Records of questions about scenes:
• • • •

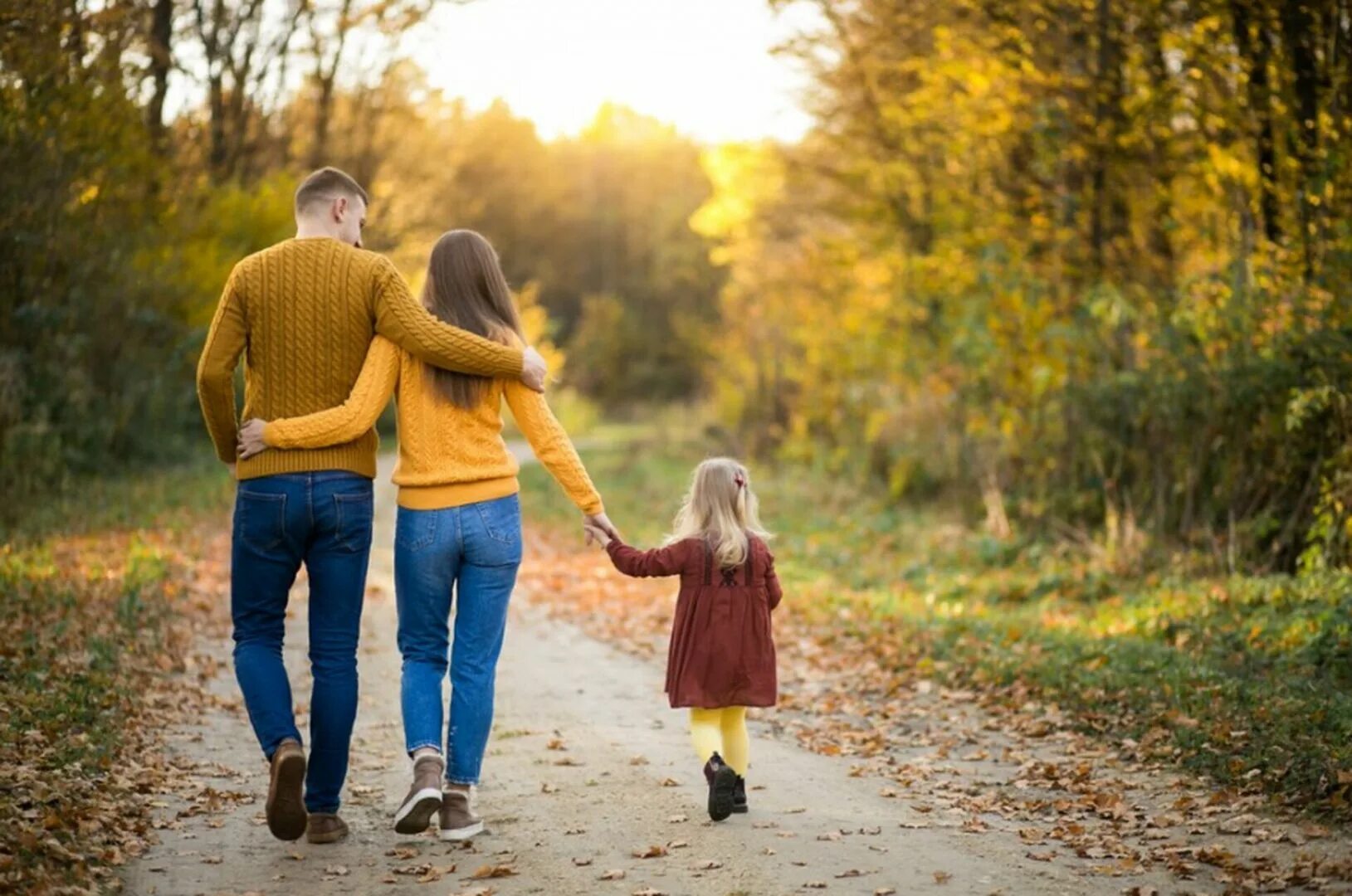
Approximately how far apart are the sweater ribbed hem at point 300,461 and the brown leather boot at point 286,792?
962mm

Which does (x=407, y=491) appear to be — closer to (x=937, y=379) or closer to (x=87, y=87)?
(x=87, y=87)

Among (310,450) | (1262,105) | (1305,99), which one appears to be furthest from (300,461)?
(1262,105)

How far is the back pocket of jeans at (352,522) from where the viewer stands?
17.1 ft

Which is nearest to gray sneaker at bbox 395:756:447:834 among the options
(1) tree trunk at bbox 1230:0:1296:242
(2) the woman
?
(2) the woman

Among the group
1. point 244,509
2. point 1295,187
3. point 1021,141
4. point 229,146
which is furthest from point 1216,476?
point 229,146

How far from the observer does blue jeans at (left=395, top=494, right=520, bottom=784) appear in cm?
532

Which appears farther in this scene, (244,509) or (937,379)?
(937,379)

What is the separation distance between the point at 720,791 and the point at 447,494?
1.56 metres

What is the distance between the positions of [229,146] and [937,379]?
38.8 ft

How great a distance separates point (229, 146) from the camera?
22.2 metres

• • • •

Task directions:
Update the items from the line containing "Which appears farther" through the end of the items, replacing "camera" with "observer" and leaving everything else unchanged.

Completed exercise:
Which appears farther in this scene, (244,509) or (937,379)?
(937,379)

What is the separation distance between the point at 720,791 and the point at 447,494?
1.56 metres

What is the distance between the positions of [229,146] and [937,379]?
38.8 ft

How great a distance separates point (229, 146) from the observer?
22.2 metres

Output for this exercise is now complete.